As soon as this part of the performance was over, the actual Ballo diVino began. Francesca, dressed in a tutu and looking like an elf with her long, dark hair almost touching her middle, started to dance as if stung by a bee in what can only be described as lovemaking to the grapes, but in actual fact resembled more the opening scene of The Exorcist, throwing herself uncontrollably against the window while smashing the bunches, eating them, tearing them from the net and squeezing them with her hands over her head. Soon the window was smeared with grape skins, while the juice trickled through two airholes at the bottom of the window pane down onto the pavement in front of the dumbfounded audience.

 

This part, obviously depicting grape pressing, concluded the performance.
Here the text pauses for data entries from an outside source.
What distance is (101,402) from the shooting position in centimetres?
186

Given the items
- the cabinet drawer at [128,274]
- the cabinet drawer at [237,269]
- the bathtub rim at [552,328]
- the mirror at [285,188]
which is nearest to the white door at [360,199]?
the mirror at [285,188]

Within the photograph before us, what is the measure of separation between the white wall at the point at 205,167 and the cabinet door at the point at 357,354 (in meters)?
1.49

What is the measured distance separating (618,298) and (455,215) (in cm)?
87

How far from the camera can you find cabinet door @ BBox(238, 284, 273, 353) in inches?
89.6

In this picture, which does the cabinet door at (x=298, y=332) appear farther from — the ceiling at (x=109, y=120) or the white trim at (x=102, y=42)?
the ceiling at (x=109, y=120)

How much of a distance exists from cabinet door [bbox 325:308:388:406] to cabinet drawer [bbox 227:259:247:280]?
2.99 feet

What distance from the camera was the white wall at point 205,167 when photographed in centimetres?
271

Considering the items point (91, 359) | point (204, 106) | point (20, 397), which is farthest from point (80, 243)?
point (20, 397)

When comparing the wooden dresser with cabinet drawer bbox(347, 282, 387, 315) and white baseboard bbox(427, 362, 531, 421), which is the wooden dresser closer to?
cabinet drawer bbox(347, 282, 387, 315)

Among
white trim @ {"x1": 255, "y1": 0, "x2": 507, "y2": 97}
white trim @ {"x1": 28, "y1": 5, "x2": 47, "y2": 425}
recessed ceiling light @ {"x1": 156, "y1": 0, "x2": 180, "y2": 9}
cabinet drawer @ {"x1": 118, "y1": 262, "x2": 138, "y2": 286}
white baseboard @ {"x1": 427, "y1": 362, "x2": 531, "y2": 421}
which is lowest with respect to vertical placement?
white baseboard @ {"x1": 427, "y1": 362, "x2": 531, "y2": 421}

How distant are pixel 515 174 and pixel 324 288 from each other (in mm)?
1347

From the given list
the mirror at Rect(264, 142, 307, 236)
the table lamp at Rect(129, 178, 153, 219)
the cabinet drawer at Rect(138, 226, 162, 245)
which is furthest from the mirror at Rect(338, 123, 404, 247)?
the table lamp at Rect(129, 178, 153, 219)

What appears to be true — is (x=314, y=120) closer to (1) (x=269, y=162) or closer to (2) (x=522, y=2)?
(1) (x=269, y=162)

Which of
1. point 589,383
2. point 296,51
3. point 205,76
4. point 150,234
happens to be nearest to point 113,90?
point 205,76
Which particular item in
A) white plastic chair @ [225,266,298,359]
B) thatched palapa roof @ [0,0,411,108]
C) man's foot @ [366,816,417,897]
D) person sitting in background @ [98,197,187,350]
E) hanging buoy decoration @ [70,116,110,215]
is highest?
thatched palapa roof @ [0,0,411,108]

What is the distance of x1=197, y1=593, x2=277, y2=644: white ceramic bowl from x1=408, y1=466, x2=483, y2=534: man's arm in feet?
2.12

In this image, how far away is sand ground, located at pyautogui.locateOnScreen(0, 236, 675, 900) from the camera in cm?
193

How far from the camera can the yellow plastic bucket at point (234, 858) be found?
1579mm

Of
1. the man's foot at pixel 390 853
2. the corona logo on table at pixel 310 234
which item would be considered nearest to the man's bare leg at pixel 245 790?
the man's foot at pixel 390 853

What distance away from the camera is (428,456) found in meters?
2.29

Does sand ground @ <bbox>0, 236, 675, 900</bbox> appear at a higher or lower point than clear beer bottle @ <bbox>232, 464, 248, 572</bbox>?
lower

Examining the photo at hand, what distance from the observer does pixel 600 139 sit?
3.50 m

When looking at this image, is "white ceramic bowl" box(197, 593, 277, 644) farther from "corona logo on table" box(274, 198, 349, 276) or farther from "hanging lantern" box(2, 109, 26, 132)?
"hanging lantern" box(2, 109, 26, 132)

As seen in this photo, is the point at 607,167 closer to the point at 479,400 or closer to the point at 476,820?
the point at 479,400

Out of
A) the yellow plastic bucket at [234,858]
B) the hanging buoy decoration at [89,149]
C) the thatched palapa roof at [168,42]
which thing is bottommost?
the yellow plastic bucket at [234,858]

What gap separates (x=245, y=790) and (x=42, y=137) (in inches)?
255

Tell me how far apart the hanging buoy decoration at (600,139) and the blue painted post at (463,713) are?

By then, not least due to the glasses of free wine, we had drawn such a crowd that it spilled out onto the street, causing a major traffic jam which brought the local bus services to a complete standstill. The police had to come to put an end to it. A dripping Francesca, now resembling a bunch of squashed grapes herself, descended to roaring applause from the shop window. With a big sigh she decreed, 'it was fantastico!' Due to its enormous success, the performance was repeated two days later, with the police duly turning up again.

 

Looking back, I am surprised I managed to turn into a halfway respectable wine writer.

Francesca, who didn't speak much German at the time, would turn up at our table and hug us each time as if we were her next of kin. She would then proceed to pick a bottle from crammed shelves high above the tables with a pair of giant tweezers. It was an awe-inspiring and precarious act with only an improvised safety net above the tables to prevent the bottles crashing on diners' heads in case something went wrong. Every time without fail she would say in a heavy Italian accent, 'Es könnte interessant sein'(this could be interesting), before opening the bottle.

Not once was she wrong and we happily shared the contents with her and the chefs with whom we became great friends. In fact, we became so close that my boyfriend and I invited everyone including the pot washer to our flat and cooked for them. It turned out too ambitious a plan, something that became clear when we tried to cook spaghetti for 14 people that particular night.